Setting up MSP on the peer and orderer side
To set up a local MSP (for either a peer or an orderer), the administrator should create a folder; e.g., $MY_PATH/mspconfig that contains the following six sub-folders and a file:
- The folder admincerts to include PEM files, each corresponding to an administrator certificate.
- The folder cacerts to include PEM files, each corresponding to a root CA’s certificate.
- Optionally, the folder intermediatecerts to include PEM files, each corresponding to an intermediate CA’s certificate.
- This too is optional — the file config.yaml to configure the supported organisational units and identity classifications (see the respective sections below).
- Optionally, the folder crls to include the considered CRLs.
- The folder keystore to include a PEM file with the node’s signing key; let me emphasise that currently, RSA keys are not supported.
- The folder signcerts to include a PEM file with the node’s X.509 certificate.
- Optionally, the folder tlscacerts to include PEM files, each corresponding to a TLS root CA’s certificate.
- Optionally, a folder tlsintermediatecerts to include PEM files, each corresponding to an intermediate TLS CA’s certificate.

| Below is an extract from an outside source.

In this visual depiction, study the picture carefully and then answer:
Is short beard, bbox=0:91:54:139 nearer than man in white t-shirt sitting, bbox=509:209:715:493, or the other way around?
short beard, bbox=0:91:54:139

In the configuration file of the node (the core.yaml file for the peer and orderer.yaml for the orderer), one needs to specify the path to the mspconfig folder and the MSP identifier of the node’s MSP. The path to the mspconfig folder is expected to be relative to FABRIC_CFG_PATH and is provided as the value of the parameter mspConfigPath for the peer and LocalMSPDir for the orderer. The identifier of the node’s MSP is provided as a value of the parameter localMspId for the peer and LocalMSPID for the orderer. These variables can be overridden via the environment using the CORE prefix for the peer, e.g., CORE_PEER_LOCALMSPID, and the ORDERER prefix for the orderer, e.g., ORDERER_GENERAL_LOCALMSPID.
Note: For the orderer setup, one needs to generate and provide the genesis block of the system channel to the orderer.